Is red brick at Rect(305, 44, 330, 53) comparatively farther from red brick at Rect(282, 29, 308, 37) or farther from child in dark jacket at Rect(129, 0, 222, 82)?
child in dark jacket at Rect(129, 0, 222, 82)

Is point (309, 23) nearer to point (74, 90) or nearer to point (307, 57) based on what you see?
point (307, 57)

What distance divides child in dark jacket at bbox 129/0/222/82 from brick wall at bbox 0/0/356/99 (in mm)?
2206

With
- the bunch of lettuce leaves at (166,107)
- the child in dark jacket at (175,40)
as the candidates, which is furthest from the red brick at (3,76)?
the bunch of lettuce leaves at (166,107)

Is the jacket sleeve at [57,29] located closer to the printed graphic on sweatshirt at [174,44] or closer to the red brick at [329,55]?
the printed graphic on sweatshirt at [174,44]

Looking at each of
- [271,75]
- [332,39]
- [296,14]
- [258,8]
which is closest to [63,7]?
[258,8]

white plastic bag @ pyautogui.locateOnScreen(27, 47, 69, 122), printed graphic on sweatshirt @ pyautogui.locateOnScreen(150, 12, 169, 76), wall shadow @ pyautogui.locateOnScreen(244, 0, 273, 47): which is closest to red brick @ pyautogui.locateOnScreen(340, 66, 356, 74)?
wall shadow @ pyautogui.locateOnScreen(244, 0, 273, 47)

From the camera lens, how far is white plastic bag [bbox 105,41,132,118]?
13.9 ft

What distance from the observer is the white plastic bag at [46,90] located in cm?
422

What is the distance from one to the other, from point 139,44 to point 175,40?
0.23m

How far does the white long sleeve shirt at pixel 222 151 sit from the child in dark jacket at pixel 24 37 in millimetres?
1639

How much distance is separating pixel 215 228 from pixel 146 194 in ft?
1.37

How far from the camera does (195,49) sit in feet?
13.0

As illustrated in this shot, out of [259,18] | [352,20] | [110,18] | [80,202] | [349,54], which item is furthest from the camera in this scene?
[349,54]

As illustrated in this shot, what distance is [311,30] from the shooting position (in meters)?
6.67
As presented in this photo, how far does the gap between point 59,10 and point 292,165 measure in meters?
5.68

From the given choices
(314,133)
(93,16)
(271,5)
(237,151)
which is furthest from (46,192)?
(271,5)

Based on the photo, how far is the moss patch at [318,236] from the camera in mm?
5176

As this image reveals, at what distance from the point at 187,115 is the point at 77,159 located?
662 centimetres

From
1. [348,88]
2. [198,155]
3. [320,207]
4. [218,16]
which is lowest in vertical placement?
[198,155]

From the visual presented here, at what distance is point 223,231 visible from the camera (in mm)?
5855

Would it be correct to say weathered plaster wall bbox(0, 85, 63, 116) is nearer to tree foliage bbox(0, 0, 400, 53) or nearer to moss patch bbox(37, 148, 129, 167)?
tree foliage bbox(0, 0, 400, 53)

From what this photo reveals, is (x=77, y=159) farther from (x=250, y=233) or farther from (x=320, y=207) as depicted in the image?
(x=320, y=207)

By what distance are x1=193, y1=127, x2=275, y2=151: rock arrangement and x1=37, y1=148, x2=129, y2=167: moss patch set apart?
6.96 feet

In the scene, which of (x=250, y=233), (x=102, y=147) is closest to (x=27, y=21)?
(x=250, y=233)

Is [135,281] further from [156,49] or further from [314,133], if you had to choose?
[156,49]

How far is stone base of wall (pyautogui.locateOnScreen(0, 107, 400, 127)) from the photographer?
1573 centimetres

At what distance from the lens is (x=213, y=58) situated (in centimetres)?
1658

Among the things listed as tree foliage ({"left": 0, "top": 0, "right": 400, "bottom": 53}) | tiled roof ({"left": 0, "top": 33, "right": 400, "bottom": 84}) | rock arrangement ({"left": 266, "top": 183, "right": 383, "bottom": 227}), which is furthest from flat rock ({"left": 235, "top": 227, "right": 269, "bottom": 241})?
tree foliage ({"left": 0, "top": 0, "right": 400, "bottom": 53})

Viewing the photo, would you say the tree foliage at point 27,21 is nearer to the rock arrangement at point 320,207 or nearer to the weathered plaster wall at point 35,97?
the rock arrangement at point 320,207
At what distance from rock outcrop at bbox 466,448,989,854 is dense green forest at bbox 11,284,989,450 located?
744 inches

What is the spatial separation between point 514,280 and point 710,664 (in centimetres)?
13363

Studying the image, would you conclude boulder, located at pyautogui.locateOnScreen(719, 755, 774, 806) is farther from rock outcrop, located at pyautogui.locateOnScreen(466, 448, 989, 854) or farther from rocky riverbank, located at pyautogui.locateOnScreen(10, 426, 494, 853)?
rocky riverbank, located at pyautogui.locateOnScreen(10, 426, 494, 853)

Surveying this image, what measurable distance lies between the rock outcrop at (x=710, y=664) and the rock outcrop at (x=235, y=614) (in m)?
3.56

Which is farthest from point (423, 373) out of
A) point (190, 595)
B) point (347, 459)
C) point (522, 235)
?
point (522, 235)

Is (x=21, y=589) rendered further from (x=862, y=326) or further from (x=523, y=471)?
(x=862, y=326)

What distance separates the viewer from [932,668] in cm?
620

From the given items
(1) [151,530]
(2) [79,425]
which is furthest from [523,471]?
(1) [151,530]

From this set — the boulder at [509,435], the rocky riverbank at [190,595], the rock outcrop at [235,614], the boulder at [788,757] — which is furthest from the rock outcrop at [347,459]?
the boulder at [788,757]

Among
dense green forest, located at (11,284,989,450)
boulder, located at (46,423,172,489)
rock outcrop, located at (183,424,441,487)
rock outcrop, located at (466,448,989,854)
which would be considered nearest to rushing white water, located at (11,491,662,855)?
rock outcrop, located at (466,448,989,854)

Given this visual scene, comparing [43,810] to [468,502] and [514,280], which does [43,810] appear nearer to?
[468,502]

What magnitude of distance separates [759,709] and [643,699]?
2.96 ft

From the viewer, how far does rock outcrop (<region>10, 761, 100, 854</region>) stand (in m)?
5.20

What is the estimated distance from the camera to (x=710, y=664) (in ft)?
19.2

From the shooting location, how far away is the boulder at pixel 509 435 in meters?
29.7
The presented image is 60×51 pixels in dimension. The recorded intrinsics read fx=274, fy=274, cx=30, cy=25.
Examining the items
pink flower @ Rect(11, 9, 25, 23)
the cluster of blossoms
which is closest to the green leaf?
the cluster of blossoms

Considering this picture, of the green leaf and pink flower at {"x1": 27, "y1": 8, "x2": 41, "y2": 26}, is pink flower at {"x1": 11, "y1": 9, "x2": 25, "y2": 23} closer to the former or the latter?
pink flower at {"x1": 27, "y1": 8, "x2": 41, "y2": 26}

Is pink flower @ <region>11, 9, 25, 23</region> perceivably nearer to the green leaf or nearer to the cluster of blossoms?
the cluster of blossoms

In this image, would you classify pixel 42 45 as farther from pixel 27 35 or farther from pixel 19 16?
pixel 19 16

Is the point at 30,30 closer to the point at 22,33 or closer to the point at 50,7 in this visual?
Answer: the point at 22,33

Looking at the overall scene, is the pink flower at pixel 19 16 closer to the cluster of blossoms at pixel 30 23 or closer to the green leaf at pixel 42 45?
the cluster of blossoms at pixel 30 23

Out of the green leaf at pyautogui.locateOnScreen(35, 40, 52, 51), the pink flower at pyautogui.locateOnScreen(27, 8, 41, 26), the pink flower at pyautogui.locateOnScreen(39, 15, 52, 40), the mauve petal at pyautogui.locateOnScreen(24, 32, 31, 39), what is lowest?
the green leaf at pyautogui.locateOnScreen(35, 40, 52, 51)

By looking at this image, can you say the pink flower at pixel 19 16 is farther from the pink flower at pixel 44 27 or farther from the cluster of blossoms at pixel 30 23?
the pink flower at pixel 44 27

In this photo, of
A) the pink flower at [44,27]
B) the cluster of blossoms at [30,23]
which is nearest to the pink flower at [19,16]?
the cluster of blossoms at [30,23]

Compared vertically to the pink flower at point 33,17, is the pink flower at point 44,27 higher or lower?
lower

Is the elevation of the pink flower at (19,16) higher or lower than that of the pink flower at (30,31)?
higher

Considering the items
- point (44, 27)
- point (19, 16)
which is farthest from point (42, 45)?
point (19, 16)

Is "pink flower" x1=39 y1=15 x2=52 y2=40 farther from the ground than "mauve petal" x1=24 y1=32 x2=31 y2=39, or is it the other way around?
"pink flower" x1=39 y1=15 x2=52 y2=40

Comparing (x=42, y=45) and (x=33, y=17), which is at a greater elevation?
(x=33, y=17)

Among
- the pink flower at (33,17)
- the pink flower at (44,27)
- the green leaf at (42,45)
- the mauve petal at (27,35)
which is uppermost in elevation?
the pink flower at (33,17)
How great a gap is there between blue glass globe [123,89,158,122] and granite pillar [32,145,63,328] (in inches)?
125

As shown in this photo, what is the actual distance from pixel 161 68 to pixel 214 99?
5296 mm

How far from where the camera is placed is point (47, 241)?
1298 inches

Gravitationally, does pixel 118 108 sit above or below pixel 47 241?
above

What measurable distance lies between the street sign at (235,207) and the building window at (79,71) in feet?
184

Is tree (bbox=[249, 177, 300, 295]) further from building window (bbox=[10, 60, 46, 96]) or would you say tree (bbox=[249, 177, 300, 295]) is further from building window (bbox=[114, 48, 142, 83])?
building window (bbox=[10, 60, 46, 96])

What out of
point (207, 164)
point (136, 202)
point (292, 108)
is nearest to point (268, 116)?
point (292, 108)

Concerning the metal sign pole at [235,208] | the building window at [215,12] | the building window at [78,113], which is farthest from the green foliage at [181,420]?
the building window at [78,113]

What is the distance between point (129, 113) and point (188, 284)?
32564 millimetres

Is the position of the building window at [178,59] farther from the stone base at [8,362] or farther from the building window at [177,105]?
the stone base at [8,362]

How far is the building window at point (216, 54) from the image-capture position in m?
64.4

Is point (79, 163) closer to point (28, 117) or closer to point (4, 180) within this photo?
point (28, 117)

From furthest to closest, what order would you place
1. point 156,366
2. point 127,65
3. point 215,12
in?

□ □ □ □ □ □ □

■ **The task**
The required output is the exact sequence of lines from the one containing "Concerning the metal" through the end of the listing, both endpoints included.

■ **Completed task**
Concerning the metal sign pole at [235,208] | the building window at [215,12] | the building window at [78,113], which is farthest from the green foliage at [181,420]?
the building window at [78,113]

What is the distance between point (129, 113) and point (188, 284)?
32564 millimetres

Is the position of the building window at [178,59] farther from the stone base at [8,362] or farther from the building window at [177,105]?
the stone base at [8,362]

How far is the building window at point (216, 54) from the image-capture position in m?
64.4

Is point (79, 163) closer to point (28, 117) or closer to point (4, 180) within this photo?
point (28, 117)

From furthest to closest, what order would you place
1. point 156,366
2. point 127,65
3. point 215,12
in?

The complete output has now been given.